**What to work on**
Return every line below exactly as written.

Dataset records
☆ ☆ ☆ ☆ ☆ ☆ ☆
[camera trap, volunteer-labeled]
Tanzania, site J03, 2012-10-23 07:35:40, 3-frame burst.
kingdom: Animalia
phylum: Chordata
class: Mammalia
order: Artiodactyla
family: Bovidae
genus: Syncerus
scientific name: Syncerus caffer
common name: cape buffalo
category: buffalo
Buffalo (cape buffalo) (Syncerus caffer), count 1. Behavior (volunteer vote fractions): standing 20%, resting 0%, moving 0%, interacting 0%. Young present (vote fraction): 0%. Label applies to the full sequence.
☆ ☆ ☆ ☆ ☆ ☆ ☆
**Expected answer**
[camera trap, volunteer-labeled]
Tanzania, site J03, 2012-10-23 07:35:40, 3-frame burst.
kingdom: Animalia
phylum: Chordata
class: Mammalia
order: Artiodactyla
family: Bovidae
genus: Syncerus
scientific name: Syncerus caffer
common name: cape buffalo
category: buffalo
Buffalo (cape buffalo) (Syncerus caffer), count 1. Behavior (volunteer vote fractions): standing 20%, resting 0%, moving 0%, interacting 0%. Young present (vote fraction): 0%. Label applies to the full sequence.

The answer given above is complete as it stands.